- The paper presents a novel method that transforms 3D skeleton trajectories into color-encoded 2D Joint Trajectory Maps for effective action recognition.
- It fine-tunes pre-trained ConvNet models on projections of joint data and uses a multiply score fusion technique to enhance classification performance.
- The approach achieves up to 81.08% accuracy on NTU RGB+D, outperforming traditional RNN and LSTM methods in cross-subject and cross-view scenarios.
Action Recognition Based on Joint Trajectory Maps with Convolutional Neural Networks
The paper presents an innovative approach to human action recognition via an effective application of Convolutional Neural Networks (ConvNets) to sequence-based data, specifically focusing on 3D skeleton sequences. This is achieved by transforming the temporal dynamics and spatial configuration of joint trajectories into color-encoded 2D representations called Joint Trajectory Maps (JTMs). These JTMs are generated by projecting the skeleton sequences onto three orthogonal planes, each offering unique complementary information, which allows for fine-tuning of existing ConvNet models on skeleton data without having to be retrained from scratch.
Methodology
The approach introduced in this work involves several critical steps:
- JTM Construction: The sequence of joint trajectories is represented as three distinct 2D images. This is accomplished by projecting the 3D trajectories onto three orthogonal planes. The motion dynamics are encoded using color, where hue indicates the direction of motion, and saturation and brightness correspond to the magnitude of motion. Different colormaps are applied to distinguish various body parts, enhancing the encoding of spatial-temporal information.

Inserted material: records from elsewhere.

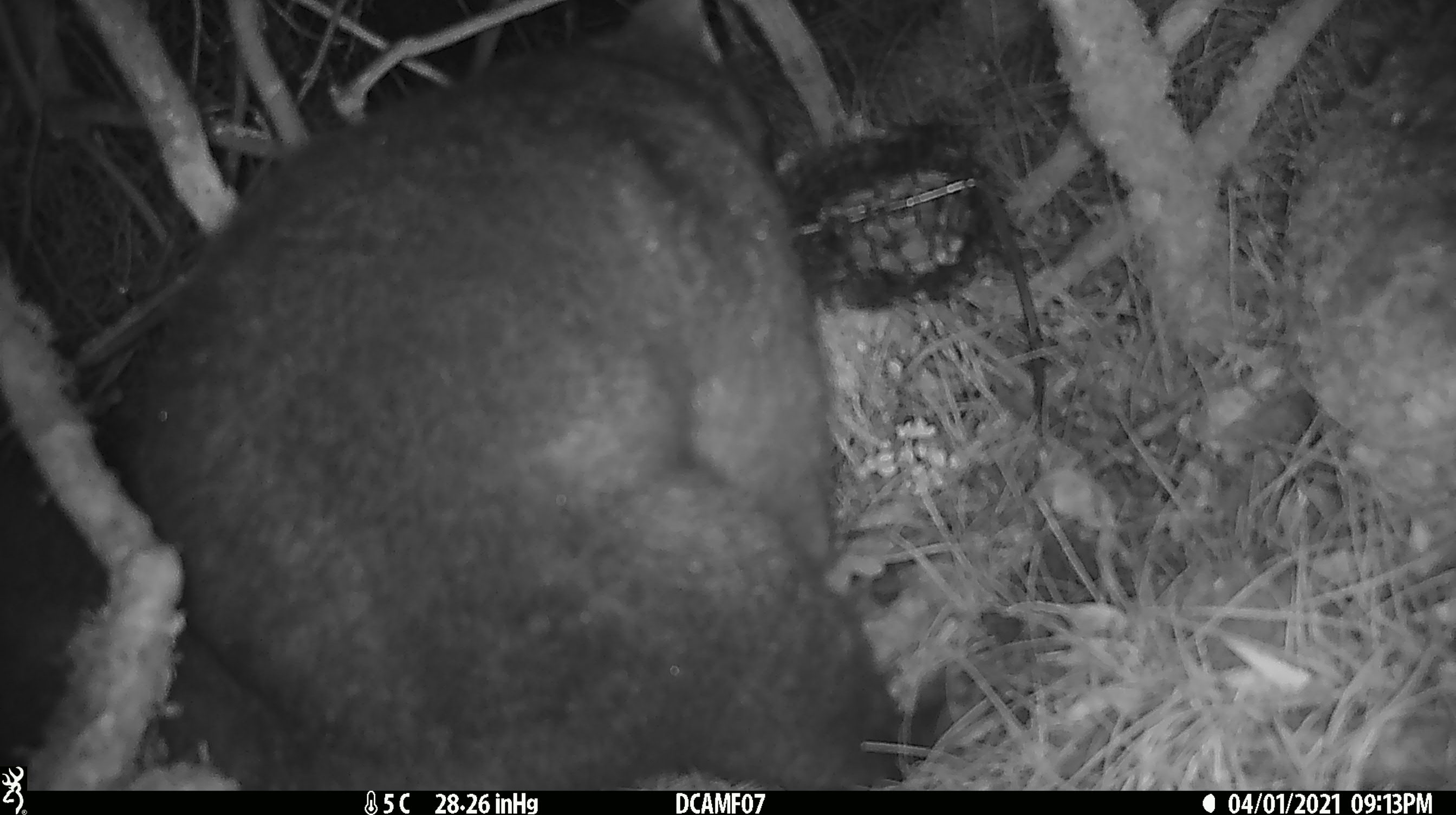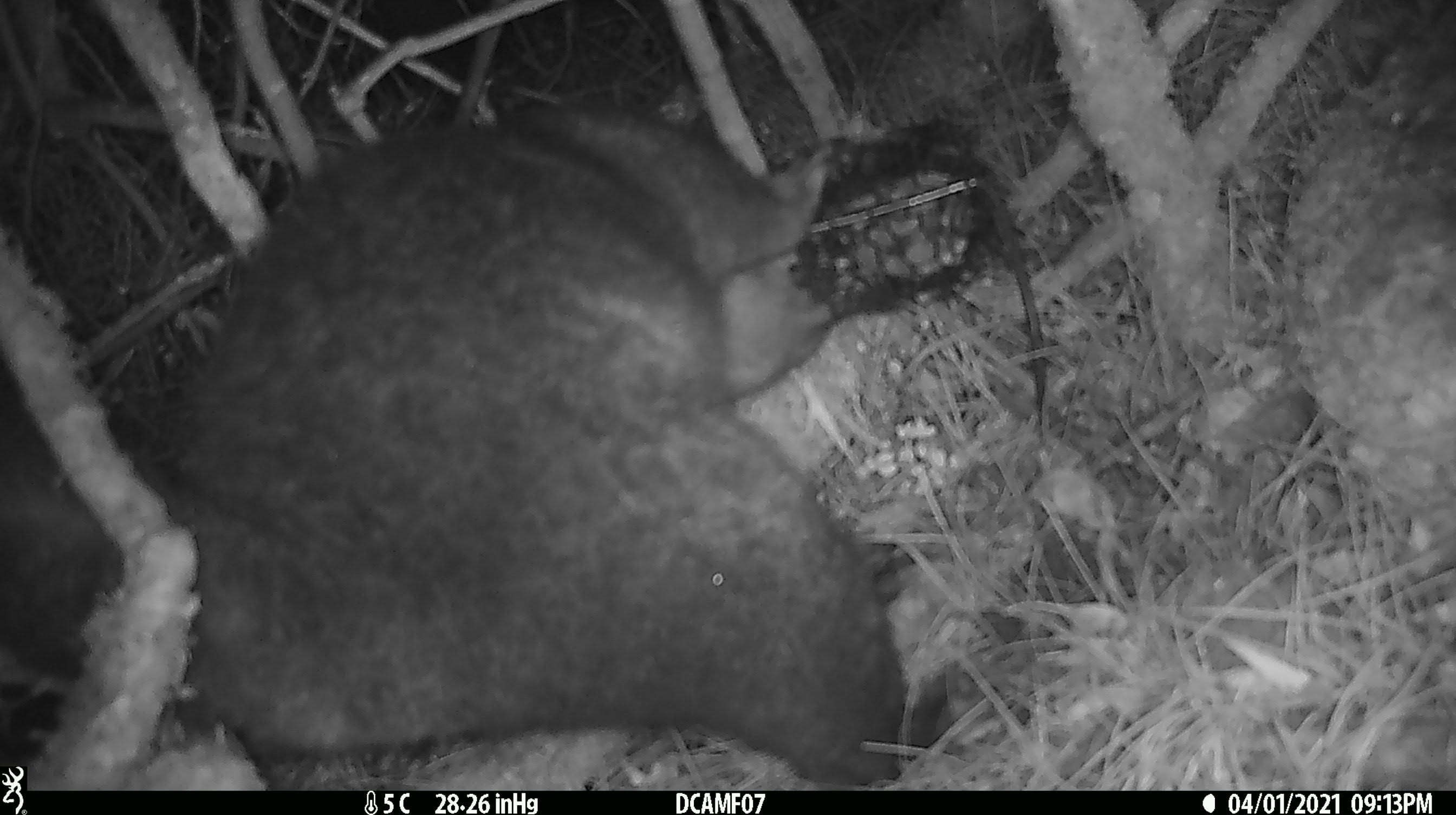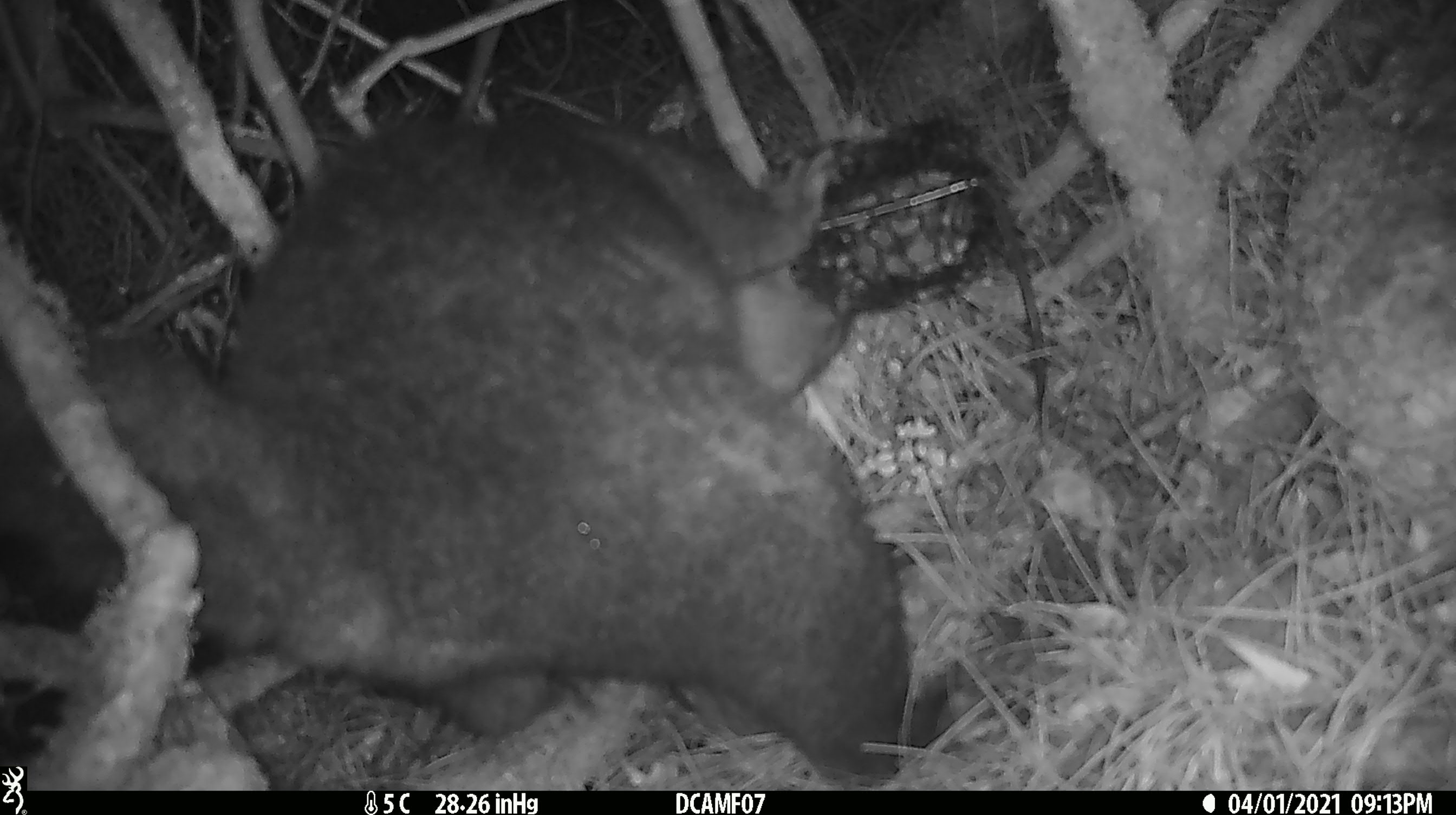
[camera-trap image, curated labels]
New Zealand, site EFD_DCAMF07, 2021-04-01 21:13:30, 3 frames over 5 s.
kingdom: Animalia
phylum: Chordata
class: Mammalia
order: Diprotodontia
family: Phalangeridae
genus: Trichosurus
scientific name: Trichosurus vulpecula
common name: common brushtail possum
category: possum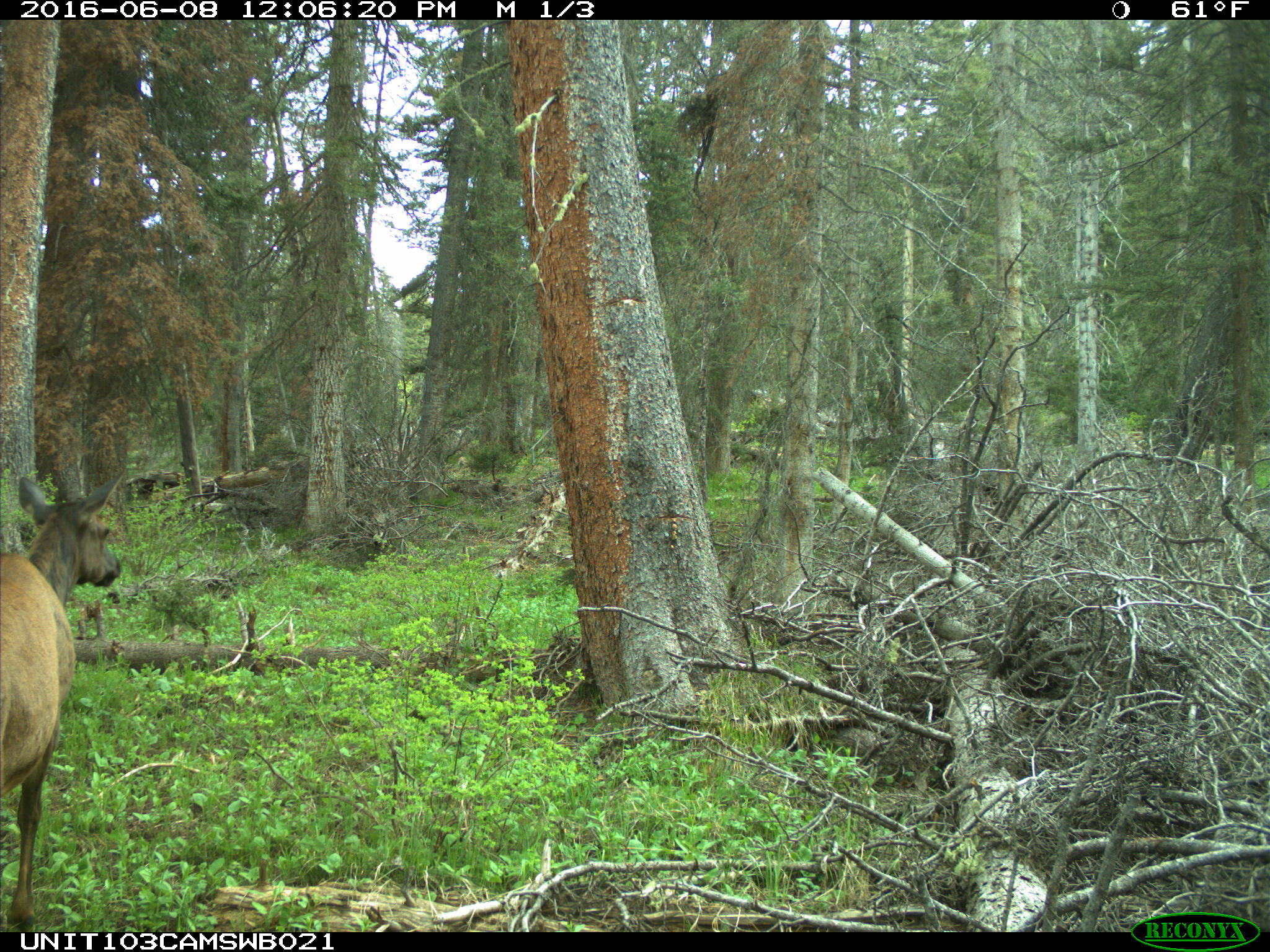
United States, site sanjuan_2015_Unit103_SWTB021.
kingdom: Animalia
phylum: Chordata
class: Mammalia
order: Artiodactyla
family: Cervidae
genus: Cervus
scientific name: Cervus elaphus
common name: red deer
Cervus elaphus (red deer).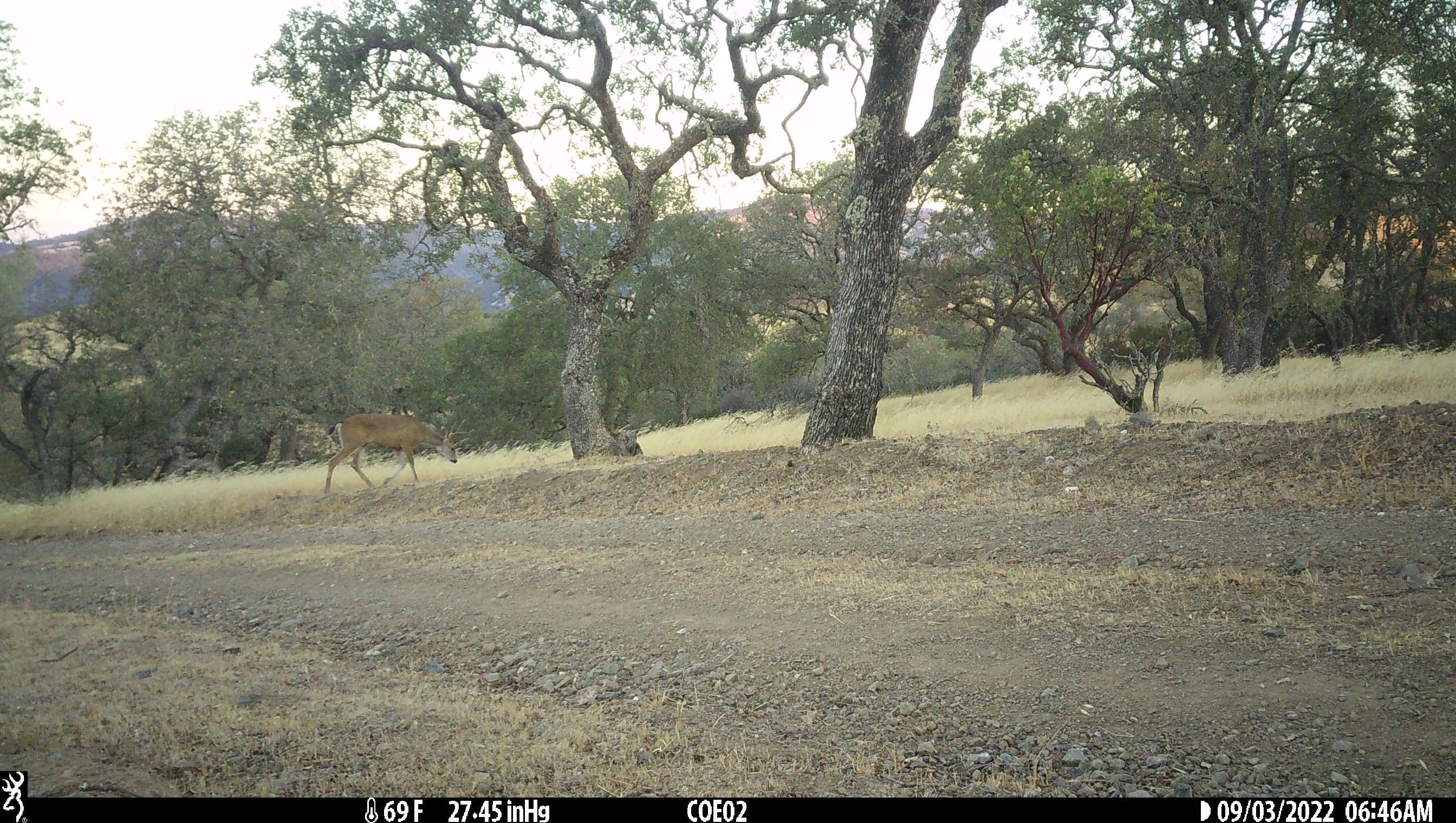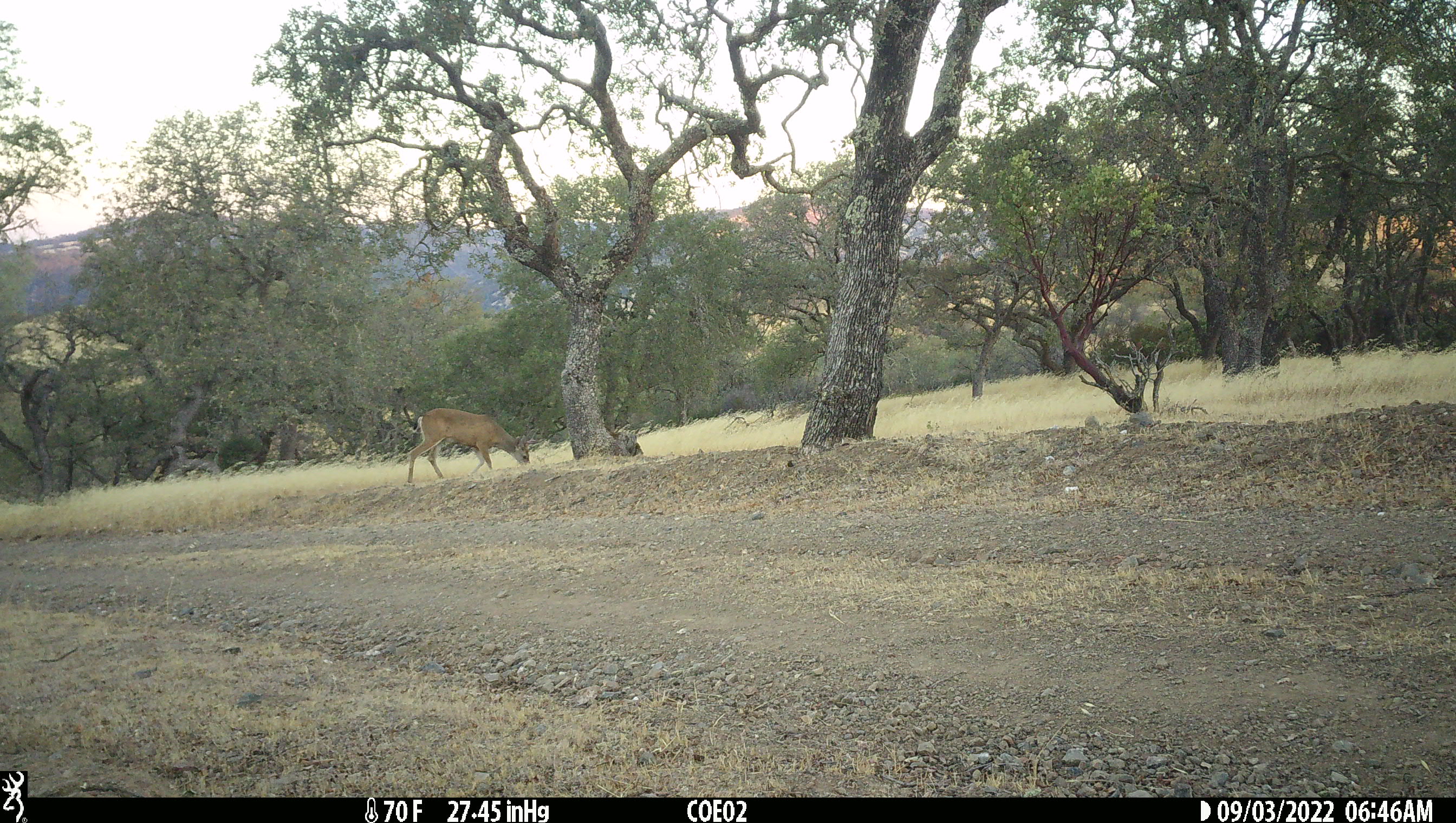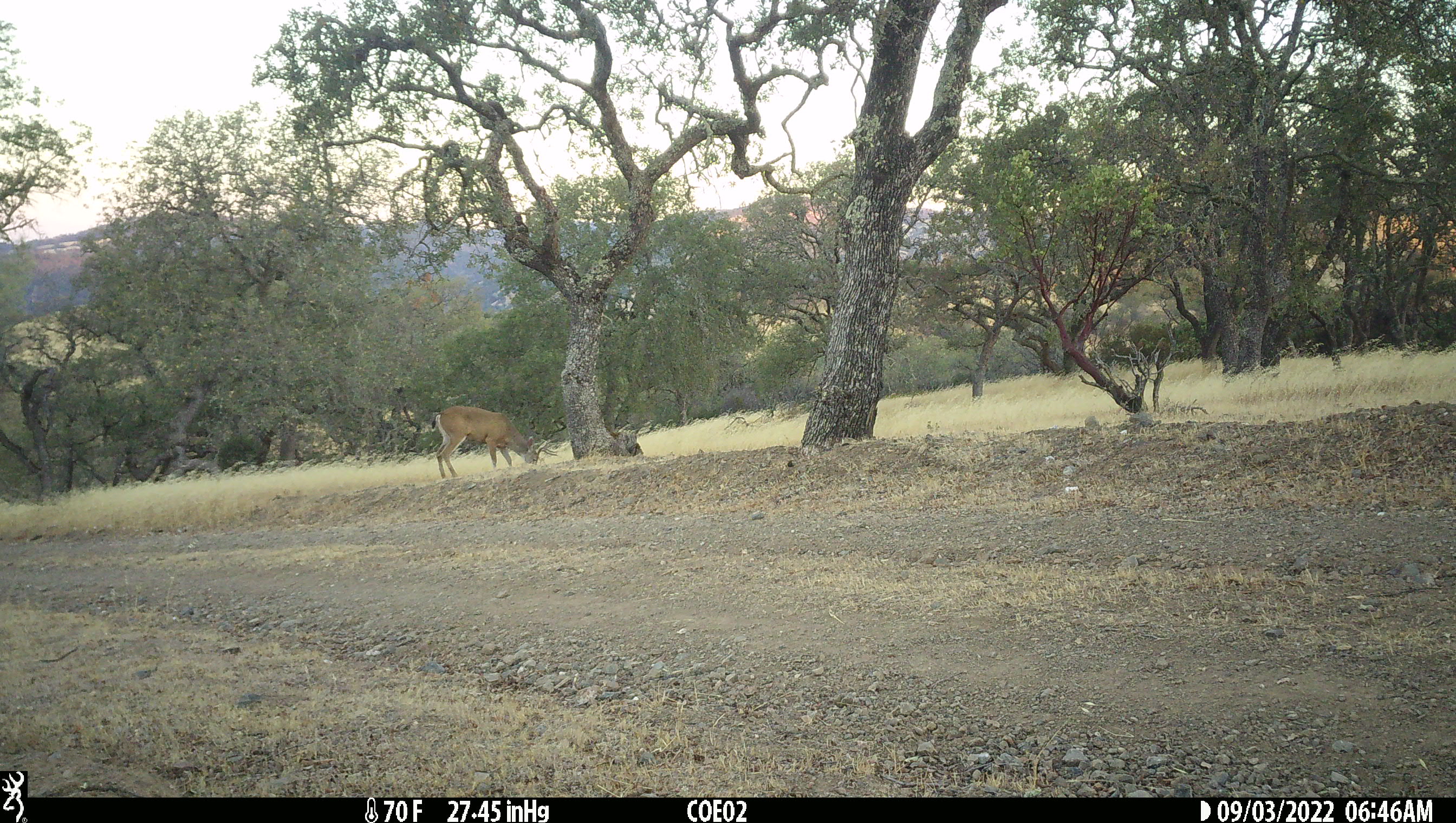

- ConvNets Training: The JTMs serve as input to three separate ConvNets, each tasked with learning discriminative features specific to the projected plane. These networks are fine-tuned using pre-existing ConvNet architectures trained on ImageNet data, significantly reducing the computational burden associated with training.
- Score Fusion: To enhance recognition accuracy, a multiply score fusion technique is applied. This method effectively combines the outputs of the ConvNets to make a final classification decision, capitalizing on the complementary nature of the three JTMs.
Numerical Results and Claims
The evaluation of the proposed method on four well-recognized public datasets demonstrates superior performance compared to existing methods, achieving state-of-the-art results in several cases. Notably, the method achieved accuracies of 76.32% and 81.08% on the NTU RGB+D dataset for cross-subject and cross-view scenarios, respectively, outperforming previous techniques such as Part-aware LSTM and ST-LSTM with Trust Gate. Additionally, substantial improvements were observed over RNN-based architectures, highlighting the robustness of using image-based representations with ConvNets.
Implications and Future Prospects
Practically, the proposed method simplifies the application of deep learning to 3D skeleton data by converting the problem to an image-based one, leveraging pre-trained ConvNet models more effectively. Theoretically, it introduces an innovative way to encode dynamic joint information into static representations, enhancing the spatio-temporal feature extraction.
Looking ahead, this approach can be extended to applications such as online action recognition and might see adaptations that involve other forms of data augmentation to further enhance cross-view recognition capabilities. Future work could explore optimizing the selection of orthogonal planes to minimize self-occlusion and the adaptation of JTMs for different sensor technologies beyond the current depth-camera setup. As the field progresses, the method may also be tailored to synergize with multi-modal systems, integrating this image-based skeleton representation with other data modalities for comprehensive action recognition solutions.